Source : Lazard Frères Gestion, juillet 2020.

(1) BCE : Banque Centrale Européenne

(2) FMI : Fonds Monétaire International, a pour fonction d’assurer la stabilité du système monétaire international et la gestion des crises monétaires et financières.

(3) OMT : les Opérations Monétaires sur Titres sont un programme de la BCE au titre duquel la Banque centrale achète directement – sous certaines conditions – des obligations émises par des États-membres de l’Eurozone sur les marchés secondaires de la dette souveraine.

(4) PEPP : Programme d’achats d’urgence pandémique, plan d’achats de dettes sur les marchés visant à faire baisser les coûts de financement des États, des entreprises et des ménages.
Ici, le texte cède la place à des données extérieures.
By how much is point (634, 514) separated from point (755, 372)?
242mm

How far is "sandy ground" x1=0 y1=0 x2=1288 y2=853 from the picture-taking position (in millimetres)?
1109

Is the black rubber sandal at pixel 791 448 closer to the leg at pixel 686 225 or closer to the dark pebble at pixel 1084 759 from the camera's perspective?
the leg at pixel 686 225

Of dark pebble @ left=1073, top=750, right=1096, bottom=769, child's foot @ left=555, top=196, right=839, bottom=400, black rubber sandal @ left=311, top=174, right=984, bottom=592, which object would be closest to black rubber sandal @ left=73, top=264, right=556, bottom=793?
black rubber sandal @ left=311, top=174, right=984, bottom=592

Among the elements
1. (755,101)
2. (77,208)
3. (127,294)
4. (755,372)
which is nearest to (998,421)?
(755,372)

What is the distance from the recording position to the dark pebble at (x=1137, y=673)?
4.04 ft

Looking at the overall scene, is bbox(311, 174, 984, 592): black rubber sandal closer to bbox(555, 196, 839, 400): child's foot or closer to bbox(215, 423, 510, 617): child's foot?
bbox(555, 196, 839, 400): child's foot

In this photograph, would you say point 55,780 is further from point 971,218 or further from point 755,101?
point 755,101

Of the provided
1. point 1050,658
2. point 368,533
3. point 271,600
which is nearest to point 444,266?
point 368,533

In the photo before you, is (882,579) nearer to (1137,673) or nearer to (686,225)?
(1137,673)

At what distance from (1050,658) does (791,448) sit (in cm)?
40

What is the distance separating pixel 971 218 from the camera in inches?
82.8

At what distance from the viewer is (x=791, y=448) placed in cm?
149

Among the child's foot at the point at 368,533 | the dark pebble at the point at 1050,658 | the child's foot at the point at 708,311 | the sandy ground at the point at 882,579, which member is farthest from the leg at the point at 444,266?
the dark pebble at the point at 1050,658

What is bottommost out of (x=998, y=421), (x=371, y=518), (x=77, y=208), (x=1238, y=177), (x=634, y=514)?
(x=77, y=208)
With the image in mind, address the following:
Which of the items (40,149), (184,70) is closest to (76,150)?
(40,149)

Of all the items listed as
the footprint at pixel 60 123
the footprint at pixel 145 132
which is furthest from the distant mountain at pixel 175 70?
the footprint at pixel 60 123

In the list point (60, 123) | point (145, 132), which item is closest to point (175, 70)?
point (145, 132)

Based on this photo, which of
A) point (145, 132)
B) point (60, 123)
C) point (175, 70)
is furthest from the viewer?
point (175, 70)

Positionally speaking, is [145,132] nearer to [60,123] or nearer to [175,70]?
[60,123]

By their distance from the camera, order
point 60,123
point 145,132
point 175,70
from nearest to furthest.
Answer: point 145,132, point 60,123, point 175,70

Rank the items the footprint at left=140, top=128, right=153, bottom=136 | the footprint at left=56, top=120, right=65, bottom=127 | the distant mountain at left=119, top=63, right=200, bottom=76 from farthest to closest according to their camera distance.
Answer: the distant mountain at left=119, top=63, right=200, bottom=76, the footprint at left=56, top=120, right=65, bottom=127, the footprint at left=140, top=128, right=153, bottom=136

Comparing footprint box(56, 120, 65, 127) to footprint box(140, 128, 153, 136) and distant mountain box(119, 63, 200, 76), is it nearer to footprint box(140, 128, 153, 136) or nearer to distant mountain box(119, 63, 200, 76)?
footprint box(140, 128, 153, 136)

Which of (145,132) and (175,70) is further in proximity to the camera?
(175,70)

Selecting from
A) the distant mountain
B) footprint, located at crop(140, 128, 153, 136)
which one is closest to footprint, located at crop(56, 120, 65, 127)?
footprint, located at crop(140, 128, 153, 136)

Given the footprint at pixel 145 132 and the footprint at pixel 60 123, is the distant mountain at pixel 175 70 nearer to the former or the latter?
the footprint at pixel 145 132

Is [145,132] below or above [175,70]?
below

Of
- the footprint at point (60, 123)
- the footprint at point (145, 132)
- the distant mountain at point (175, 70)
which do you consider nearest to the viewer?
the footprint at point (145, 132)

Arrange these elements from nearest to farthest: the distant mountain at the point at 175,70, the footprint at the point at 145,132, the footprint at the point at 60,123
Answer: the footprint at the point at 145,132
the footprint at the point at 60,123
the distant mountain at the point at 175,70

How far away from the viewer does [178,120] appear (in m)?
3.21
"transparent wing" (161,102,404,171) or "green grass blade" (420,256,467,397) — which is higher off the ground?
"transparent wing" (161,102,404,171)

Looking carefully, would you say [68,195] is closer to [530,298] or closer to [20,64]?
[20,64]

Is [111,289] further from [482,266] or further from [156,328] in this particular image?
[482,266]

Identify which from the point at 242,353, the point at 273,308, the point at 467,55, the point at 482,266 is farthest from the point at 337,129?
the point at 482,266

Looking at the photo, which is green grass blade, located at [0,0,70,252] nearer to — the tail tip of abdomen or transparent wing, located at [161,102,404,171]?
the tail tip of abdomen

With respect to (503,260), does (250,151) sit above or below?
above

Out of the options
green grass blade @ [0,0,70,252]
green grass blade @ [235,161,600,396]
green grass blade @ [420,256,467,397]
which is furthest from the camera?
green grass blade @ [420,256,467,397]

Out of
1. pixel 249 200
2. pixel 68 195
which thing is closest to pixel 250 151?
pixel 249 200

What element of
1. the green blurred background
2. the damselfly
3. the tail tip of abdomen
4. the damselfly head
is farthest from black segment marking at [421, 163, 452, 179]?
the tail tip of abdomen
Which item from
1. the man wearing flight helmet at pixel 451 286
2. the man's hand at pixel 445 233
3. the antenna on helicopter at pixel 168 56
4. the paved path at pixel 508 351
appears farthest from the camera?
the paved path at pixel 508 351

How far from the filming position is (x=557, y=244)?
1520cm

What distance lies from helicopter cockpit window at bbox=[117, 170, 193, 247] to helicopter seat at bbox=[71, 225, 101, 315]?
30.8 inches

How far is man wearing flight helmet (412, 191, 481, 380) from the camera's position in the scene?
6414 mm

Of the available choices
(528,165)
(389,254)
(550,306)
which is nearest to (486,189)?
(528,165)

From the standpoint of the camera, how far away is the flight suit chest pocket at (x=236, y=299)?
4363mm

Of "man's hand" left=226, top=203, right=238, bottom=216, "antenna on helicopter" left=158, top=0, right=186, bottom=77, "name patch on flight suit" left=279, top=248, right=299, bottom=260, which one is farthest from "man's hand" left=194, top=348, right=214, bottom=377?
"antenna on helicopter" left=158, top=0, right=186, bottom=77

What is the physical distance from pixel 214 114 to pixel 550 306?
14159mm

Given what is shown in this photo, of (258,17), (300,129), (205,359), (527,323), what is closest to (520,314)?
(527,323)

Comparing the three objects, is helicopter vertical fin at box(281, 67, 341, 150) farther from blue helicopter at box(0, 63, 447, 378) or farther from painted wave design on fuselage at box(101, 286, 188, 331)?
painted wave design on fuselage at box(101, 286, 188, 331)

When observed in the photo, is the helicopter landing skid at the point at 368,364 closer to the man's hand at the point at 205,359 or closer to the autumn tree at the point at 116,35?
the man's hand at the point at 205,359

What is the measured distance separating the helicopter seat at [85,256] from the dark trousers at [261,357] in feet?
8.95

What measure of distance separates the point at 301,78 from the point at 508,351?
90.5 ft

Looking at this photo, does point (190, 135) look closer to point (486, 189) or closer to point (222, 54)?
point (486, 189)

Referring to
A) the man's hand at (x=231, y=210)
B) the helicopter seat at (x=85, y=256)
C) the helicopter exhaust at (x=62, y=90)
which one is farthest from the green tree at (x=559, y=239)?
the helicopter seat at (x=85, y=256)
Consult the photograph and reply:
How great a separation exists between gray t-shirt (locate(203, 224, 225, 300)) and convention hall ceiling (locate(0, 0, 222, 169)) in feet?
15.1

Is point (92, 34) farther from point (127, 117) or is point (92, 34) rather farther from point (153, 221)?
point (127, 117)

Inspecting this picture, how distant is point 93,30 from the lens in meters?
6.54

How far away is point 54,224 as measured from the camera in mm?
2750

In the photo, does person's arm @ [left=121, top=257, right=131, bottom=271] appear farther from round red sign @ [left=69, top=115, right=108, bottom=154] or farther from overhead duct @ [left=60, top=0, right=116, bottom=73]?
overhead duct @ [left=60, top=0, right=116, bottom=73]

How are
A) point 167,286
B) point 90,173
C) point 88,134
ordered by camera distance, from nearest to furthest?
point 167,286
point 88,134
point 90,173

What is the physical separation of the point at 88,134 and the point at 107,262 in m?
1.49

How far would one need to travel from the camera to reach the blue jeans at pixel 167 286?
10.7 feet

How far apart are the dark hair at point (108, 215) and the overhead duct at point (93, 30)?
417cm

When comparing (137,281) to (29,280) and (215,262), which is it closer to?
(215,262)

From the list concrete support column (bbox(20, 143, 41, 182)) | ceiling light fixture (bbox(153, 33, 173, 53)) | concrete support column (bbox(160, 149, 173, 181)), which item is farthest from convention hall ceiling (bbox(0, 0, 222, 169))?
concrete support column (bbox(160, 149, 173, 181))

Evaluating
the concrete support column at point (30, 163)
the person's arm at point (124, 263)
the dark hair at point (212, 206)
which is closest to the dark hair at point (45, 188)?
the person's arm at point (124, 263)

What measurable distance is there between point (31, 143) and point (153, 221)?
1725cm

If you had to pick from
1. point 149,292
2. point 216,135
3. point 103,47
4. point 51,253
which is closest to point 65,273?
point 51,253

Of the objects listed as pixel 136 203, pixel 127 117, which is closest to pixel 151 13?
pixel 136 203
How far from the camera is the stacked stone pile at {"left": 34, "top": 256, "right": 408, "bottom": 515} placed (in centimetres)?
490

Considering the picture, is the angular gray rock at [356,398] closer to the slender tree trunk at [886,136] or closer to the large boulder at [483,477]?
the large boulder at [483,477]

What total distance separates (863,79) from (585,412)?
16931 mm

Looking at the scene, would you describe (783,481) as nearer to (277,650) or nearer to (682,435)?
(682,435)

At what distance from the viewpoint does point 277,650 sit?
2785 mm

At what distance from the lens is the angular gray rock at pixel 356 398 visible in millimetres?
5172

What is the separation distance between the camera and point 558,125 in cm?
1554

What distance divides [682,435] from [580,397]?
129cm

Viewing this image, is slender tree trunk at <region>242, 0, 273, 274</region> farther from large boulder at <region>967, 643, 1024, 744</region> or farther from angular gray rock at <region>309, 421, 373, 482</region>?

(5) Commission Européenne : branche exécutive de l’Union européenne, politiquement indépendante, elle est chargée d’élaborer des propositions législatives et met en œuvre les décisions du Parlement européen et du Conseil de l’Union européenne.

L’opinion exprimée ci-dessus est à jour à date de cette présentation et est susceptible de changer.